The networking components (LAN Manager client) do not install cleanly, just like in the PR2 beta; however, this time a README file told users what to do—rename several networking related DLLs in the \OS2\DLL directory, so that the networking setup is not confused into thinking that networking is installed already.

Unfortunately I was not able to get the networking going, unlike the PR2 beta. All attempts ended up in the OS crashing. Whether the networking actually worked in the PR3 beta is an open question.

All in all, this is quite a find—a year ago we had no MS OS/2 2.0 pre-releases, and now we have two out of three (Pre-Release 2 from June 1990 and Pre-Release 3 from February 1991). I’m sure there is more out there.

This entry was posted in IBM, Microsoft, OS/2, Pre-release. Bookmark the permalink.

4 Responses to More MS OS/2 2.0

  1. I was just putting the parts on pr3 to write up. The cl386 does appear to be the one that was in the IBM DDKs from 1994. It’s got a newer libc as well although I haven’t seen if it thunks.

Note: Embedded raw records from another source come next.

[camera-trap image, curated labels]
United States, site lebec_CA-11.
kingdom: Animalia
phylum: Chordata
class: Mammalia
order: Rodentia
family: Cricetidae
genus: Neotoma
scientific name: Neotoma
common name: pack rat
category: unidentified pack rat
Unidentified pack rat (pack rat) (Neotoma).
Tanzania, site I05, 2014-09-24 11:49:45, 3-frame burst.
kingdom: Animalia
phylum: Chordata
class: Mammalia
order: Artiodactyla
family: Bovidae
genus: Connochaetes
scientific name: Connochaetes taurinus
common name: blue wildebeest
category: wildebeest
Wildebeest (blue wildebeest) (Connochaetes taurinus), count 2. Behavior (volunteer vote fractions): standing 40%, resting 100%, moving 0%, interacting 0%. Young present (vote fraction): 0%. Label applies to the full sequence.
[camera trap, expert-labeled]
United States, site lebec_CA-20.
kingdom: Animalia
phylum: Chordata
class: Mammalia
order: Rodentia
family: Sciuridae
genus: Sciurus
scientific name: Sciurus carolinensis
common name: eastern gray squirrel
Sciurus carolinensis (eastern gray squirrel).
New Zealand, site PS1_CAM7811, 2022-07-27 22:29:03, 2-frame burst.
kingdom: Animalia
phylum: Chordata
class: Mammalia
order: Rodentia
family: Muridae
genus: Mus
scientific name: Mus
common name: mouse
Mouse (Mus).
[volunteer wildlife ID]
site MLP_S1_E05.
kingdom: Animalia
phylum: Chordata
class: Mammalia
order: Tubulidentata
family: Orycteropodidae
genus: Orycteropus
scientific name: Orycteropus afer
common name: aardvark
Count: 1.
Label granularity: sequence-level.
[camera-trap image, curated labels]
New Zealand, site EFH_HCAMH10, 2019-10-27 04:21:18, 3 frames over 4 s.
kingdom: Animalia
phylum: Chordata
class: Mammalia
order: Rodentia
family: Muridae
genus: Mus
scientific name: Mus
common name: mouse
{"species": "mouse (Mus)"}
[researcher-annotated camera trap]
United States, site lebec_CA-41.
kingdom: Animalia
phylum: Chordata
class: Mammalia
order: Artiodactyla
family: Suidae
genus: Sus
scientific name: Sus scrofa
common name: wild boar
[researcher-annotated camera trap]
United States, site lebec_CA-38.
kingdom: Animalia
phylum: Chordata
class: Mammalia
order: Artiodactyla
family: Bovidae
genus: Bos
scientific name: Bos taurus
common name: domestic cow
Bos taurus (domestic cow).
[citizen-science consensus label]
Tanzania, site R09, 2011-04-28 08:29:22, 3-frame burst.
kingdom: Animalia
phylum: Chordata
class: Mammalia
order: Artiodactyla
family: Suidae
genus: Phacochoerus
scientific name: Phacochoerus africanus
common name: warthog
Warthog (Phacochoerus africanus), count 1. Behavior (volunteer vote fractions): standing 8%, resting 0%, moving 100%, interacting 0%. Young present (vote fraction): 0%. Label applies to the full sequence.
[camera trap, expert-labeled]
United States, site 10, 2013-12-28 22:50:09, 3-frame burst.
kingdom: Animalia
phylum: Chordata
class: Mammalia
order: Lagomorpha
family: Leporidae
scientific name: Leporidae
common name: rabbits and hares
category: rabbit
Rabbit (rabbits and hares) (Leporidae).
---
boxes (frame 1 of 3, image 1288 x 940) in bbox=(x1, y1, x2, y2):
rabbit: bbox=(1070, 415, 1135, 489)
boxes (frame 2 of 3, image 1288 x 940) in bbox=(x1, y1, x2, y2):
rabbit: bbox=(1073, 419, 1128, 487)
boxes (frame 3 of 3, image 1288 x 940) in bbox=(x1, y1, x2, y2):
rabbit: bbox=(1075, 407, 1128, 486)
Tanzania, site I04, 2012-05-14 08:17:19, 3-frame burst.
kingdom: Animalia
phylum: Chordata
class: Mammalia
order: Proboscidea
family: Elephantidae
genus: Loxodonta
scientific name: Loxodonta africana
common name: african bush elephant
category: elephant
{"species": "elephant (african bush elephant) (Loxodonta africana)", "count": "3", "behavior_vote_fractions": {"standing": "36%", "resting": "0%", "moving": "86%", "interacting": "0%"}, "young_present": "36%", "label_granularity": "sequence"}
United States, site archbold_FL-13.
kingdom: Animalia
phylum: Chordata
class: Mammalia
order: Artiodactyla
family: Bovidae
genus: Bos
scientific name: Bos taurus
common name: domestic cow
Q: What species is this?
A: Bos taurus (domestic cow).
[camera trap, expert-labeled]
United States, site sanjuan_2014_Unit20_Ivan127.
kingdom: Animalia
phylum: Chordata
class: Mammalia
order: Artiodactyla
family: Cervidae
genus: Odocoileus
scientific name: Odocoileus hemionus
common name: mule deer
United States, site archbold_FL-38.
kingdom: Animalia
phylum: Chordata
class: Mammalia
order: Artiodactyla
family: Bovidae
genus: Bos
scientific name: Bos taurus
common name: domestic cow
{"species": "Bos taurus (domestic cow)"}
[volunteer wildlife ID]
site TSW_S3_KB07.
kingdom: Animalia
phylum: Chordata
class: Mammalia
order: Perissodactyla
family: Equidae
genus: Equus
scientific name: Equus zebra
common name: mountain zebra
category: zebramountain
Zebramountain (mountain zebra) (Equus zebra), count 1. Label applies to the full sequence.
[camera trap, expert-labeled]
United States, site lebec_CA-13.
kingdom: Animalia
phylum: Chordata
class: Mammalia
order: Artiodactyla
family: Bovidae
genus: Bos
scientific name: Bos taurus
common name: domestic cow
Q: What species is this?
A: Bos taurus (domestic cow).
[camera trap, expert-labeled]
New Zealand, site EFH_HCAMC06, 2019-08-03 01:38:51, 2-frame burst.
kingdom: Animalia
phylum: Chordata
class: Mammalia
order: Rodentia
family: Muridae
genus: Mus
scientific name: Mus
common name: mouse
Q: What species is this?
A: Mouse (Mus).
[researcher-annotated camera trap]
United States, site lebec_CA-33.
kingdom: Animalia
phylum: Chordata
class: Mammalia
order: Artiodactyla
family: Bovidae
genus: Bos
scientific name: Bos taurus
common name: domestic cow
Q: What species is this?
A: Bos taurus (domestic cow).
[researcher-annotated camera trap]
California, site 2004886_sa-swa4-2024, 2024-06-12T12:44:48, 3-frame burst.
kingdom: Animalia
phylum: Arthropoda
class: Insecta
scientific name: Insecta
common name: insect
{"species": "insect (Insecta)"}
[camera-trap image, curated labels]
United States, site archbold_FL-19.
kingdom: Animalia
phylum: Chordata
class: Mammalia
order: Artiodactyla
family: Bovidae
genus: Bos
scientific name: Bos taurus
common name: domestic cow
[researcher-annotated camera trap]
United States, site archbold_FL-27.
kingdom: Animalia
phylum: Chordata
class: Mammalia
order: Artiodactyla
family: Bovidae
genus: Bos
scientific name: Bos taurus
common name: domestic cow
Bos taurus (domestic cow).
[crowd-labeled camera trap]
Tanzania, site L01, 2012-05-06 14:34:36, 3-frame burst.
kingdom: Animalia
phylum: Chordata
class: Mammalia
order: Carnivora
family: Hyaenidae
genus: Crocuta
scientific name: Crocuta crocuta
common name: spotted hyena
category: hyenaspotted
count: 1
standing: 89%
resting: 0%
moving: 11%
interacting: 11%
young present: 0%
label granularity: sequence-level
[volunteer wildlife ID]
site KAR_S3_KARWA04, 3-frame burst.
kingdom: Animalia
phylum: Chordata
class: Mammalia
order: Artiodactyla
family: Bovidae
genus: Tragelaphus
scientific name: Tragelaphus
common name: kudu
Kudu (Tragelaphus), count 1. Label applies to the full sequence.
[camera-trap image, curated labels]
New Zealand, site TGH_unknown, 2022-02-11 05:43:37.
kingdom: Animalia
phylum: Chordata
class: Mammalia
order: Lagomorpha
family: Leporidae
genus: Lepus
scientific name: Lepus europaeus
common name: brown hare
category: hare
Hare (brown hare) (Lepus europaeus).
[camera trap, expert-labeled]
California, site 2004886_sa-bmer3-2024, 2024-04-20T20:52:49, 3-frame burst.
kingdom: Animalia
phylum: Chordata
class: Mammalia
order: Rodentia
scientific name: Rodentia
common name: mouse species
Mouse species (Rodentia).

    I was too tired last night I did a strings and pr3 had 6.123 in there although I need to redo the teledisk.

    I’m curious if pr3 cl386 is close enough to 1991 NT cl386, and if it can compile GCC.

  2. Josh Rodd says:

    Like the last beta that was shown, one of the striking things about this is just how complete it is. It also runs acceptably in 4MB of RAM, unlike OS/2 2.0 LA or GA; I think we can blame the Workplace Shell for that.

    If they would have pushed this OS over the finish line (which would not have been particularly difficult), this would have been a completely usable higher-end OS, and this came out a solid two years before OS/2 2.0 GA did. It’s a shame Microsoft didn’t go with this instead of putting all their eggs in the NT basket; Microsoft didn’t have a relevant 32-bit operating system until 1995.

    In contrast, the earliest NT betas in mid-1991 are barely functional (and relied on an OS/2 development system) and chewed up a lot more RAM.

  3. Josh Rodd says:

    The new very early Windows 95 (Chicago) beta that just come out has a somewhat similar visual appearance to this (and by “new” I mean “ Windows 95 20 July 1992 build”), but oddly enough, not identical.

  4. Michal Necasek says:

    The difference was clearly that in ’91, NT was a new OS being busily written from scratch. You’re right that the early pre-releases are very, very rough around the edges and clearly nowhere near to being finished.

    In ’91 OS/2 1.x already had ~5 years out in the field behind it and despite everything, it was a solid OS. While adding 32-bit addressing and paging significantly changed the OS/2 kernel, it at the same time kept enough in place (notably I/O) that it wasn’t an entirely new thing.

    It really is a shame that MS + IBM didn’t release OS/2 2.0 in spring or summer ’91, basically using what they had at the time. But I suspect Microsoft was basically dead set against it, refusing to help in any way, which meant among other things no compiler (and IBM had to scramble to get a new one).